Она снова доверху наполнила тарелку Боссе сладостями.
— Ешь хотя бы, раз уж отомстить за себя не можешь.
После этих слов Джесси встала, поправляя платье.
— А ты сходи к Коллеру, — посоветовал ей Хирш. — этот всех поубивает, как только вернется. Он же настоящий неумолимый мститель. У него все записано. Боюсь, несколько лет тюрьмы мне в его списке тоже обеспечены.
— Этот идиот? Единственное, что он сделает, — помчится в ближайший театр за первой попавшейся ролью.
Боссе покачал головой.
— Не трогайте его, пусть спокойно играет в свои игрушки. Это последняя из иллюзий, которую нам предстоит утратить: что в награду за все испытания нас примут дома с распростертыми объятиями и покаянными извинениями. Мы им там нисколько не нужны.
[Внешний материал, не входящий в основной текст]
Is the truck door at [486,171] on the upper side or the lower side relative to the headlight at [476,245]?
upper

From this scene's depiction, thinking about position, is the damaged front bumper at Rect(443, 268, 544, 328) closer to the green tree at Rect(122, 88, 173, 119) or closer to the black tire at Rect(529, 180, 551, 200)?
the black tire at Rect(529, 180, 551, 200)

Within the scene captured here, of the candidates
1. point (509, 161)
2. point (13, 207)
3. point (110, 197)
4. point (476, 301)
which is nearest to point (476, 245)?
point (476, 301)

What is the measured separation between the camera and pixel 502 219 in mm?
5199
— Это сейчас не нужны. Зато когда с нацистами будет покончено… — начал было продавец чулок-носков профессор Шиндлер.
Боссе глянул на него.
— Я же видел, как все было, — возразил он. — В конце концов, нацисты не марсиане какие-нибудь, что свалились с неба и надругались над бедной Германией. В эти сказки верят только те, кто давно уехал. А я шесть лет слушал восторженные вопли народных масс. Видел в кино эти орущие, раззявленные в едином порыве морды десятков тысяч сограждан на партийных съездах. Слышал их кровожадный рев по десяткам радиостанций. Газеты читал. — Он повернулся к Шиндлеру. — И я был свидетелем более чем пылких заверений в лояльности к режиму со стороны видных представителей немецкой интеллигенции — адвокатов, инженеров и даже людей науки, господин профессор. И так изо дня в день шесть лет кряду.
— А как же те, кто выступил двадцатого июля? — не сдавался Шиндлер.
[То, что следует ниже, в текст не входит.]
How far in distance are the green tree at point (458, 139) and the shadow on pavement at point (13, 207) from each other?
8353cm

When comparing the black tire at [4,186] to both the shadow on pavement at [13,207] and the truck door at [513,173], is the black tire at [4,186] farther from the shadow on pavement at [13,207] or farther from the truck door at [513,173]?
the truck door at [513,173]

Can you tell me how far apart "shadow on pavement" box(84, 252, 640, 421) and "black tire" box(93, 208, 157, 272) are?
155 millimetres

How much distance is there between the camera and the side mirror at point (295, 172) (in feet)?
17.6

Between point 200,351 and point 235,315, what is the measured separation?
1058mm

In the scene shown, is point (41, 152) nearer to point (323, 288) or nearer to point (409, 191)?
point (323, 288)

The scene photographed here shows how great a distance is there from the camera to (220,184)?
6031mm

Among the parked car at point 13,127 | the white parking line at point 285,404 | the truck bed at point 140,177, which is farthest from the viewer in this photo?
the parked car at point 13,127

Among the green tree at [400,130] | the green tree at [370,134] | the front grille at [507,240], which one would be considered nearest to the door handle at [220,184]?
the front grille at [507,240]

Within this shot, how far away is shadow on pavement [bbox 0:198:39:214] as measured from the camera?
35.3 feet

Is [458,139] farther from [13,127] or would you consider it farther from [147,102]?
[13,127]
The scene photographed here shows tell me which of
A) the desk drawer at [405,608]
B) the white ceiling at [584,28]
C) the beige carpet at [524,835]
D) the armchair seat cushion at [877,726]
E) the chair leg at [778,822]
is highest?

— Это меньшинство. Безнадежно малое меньшинство. Даже ближайшие коллеги, люди их собственной касты, с радостью отдали их в руки палачам. Разумеется, есть и порядочные немцы — но они всегда были в меньшинстве. Из трех тысяч немецких профессоров в четырнадцатом году две тысячи девятьсот выступили за войну и только шестьдесят против. С тех пор ровным счетом ничего не изменилось. Разум и терпимость всегда были в меньшинстве. Как и человечность. Так что оставьте этому стареющему фигляру его ребяческие сны. Пробуждение все равно будет ужасным. Никому он не будет нужен. — Грустным взглядом Боссе обвел присутствующих. — Мы все никому не нужны. Мы для них будем только живым укором, от которого каждый хочет избавиться.
Никто ему не возразил.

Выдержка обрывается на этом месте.